A few days ago I re-watched the excellent documentary 'The Pixar Story', a 2007 film that chronicles the origins, the early struggles, and the eventual amazing successes of Pixar Studios. While in 2012 it may seem obvious that computer generated animation can produce incredible images and lead to fantastic results, (like Toy Story, Finding Nemo, Cars, etc.), that belief was not widely held when Pixar was starting out. The film does a superb job of profiling the early visionaries and eventual leaders in the computer animation field, namely John Lasseter, Ed Catmull, and even everyone's favorite tech titan Steve Jobs, whose investments and belief in Pixar allowed it to survive some tough early years.
Watching the film again I was struck by the many simple, seemingly obvious yet hard to replicate, work practices and cultural influences that make creating great art and innovating more likely at Pixar than at the typical organization.
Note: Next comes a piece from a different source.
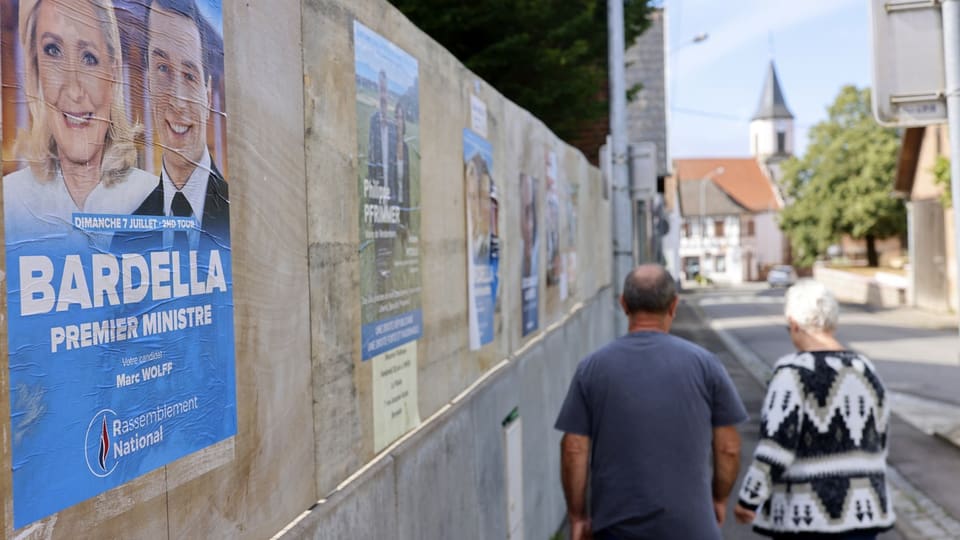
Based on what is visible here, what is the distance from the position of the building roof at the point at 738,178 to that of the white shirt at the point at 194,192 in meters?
102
The open, free-flowing office layout, the relentless focus on creating something even better than the last film, the self-awareness to know that they could not simply rely on their past reputation, that they had to continue to elevate their games in order to continue to succeed in the crowded entertainment space. All of this, combined with a really high talent level across the board, (the film gives the distinct impression that the best talent in computer animation is at Pixar, and thus continues to attract even more talent), help to at least attempt to offer reasons or explanations behind Pixar's story.
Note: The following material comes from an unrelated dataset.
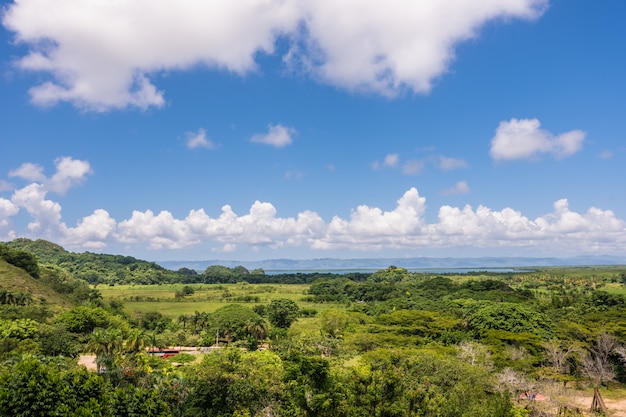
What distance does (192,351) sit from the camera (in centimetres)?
6512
But probably the most telling point raised in the documentary was an observation made by Ed Catmull, who was Pixar's Chief Technology Officer and later became the President of both Pixar and Disney Animation Studios, on what he felt like was the key factor or 'secret' behind Pixar's success. Here's the quote from Mr. Catmull:
"The important thing is not the idea, the important thing is the people its how they work together, who they are that matters most."
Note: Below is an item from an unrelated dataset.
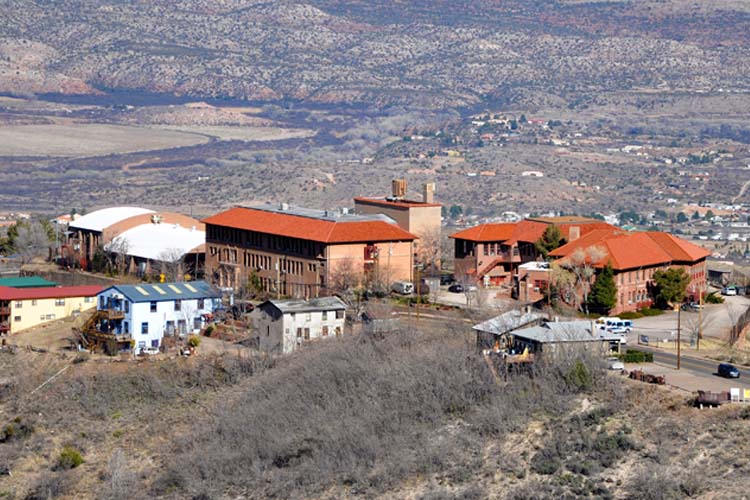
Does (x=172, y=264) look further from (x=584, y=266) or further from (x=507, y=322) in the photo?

Which is probably why there are so few companies like Pixar out in the wild - it's pretty easy to generate ideas, it's even easier to poke holes in other people's ideas, but the toughest nut to crack is to create the conditions where good ideas have a chance to emerge and have the potential to actually be improved upon when exposed to the larger community.
Catch 'The Pixar Story' sometime, I think you will be glad you did.